AI in 2019 will cut across platforms that impact sales performance, according to Carson Conant, CEO of mobile enablement software company Mediafly.
“We all know that AI and machine learning can identify trends that we’re unable to see as humans,” he said, “but soon, AI and machine learning will identify buying trends across integrated systems, such as machine learning, sales enablement, training and web browsing so that each one informs all. This integration will expand opportunities in both sales and marketing to help provide better experiences and drive results.”
In fact, Daniel Raskin, CMO of GPU-accelerated database vendor Kinetica, sees the coming emergence of a new marketing position: the marketing data scientist.
“For years, marketing has been shifting from a qualitative discipline to a much more quantifiable discipline,” Rasking said. “Marketing data science will become an essential element of every marketing team. The marketing data scientist will derive detailed insight about customer behavior and producing reliable predictive and prescriptive insights based on complex data models and machine learning. These models will evolve from historical analysis into real-time applications that transform how products are delivered to customers.”
Another Kinetica manager, Nima Negahban, CTO and co-founder, sees the rise of another new career discipline, the data engineer, who will be instrumental to bringing AI to the forefront within the enterprise.

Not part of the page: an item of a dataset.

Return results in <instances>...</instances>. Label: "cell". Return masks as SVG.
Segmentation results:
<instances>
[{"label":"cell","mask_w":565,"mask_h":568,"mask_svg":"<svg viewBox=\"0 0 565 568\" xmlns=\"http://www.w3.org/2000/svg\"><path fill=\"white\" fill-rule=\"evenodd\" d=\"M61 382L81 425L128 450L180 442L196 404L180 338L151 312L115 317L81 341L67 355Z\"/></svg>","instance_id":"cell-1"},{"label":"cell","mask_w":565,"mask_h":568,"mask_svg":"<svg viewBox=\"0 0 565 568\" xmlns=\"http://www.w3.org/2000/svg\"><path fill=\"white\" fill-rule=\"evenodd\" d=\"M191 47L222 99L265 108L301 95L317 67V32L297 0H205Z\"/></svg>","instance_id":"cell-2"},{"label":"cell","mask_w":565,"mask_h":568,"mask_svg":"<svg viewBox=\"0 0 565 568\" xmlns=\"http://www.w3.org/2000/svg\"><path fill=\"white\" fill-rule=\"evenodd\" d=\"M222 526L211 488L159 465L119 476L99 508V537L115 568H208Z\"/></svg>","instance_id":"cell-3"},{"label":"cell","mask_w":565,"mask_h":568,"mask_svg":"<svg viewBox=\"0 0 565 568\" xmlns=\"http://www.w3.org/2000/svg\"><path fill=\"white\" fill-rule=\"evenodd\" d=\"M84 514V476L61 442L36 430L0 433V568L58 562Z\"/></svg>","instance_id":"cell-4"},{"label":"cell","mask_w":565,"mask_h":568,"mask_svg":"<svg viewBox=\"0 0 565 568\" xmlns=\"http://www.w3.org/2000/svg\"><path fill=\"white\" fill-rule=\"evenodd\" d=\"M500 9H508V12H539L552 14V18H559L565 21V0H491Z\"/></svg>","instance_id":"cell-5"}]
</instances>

“Last year was the year of the data scientist,” said Negahban. “Enterprises focused heavily on hiring and empowering data scientists to create advanced analytics and machine learning models. 2019 is the year of the data engineer. Data engineers will find themselves in high demand – they specialize in translating the work of data scientists into hardened, data-driven software solutions for the business. This involves creating in-depth AI development, testing, devops and auditing processes that enable a company to incorporate AI and data pipelines at scale across the enterprise.”
The service desk – be it, HR, payroll, finance or other department – will be significantly impacted by AI next year.
“Call deflection is the low hanging fruit that can drive significant cost reduction, improved overall employee productivity and experience,” said Pat Calhoun founder of AI service management startup Espressive. “Unlike most technologies out there, the problem being solved is common across most organizations. In fact, 80-85 percent of employee requests are identical at every organization, meaning it is ripe for a pre-built solution. AI driven employee self-help will drive down call volume at the IT help desk, allowing the CIO to reallocate a big portion of his/her budget to strategic projects that are crucial for the organization to remain competitive.”
On the visual AI front, Bret Greenstein, global VP/head of AI at Cognizant Digital Business, said AI cameras will become increasingly capable and real time.
“AI cameras will understand and act on what they see,” he said. “Today humans spend a great deal of time staring at monitors, waiting for something to happen. In the next year, thanks to AI, cameras will be able to understand what they are looking at and not just ‘see’ images. In retail stores AI driven cameras will be spot and prevent theft; on the road they’ll detect drowsy drivers; and, at home, they’ll notify owners of suspicious activities outside their front door… In Cognizant’s research, roughly two-thirds of executives indicate that they are exploring projects that employ computer vision AI technologies.”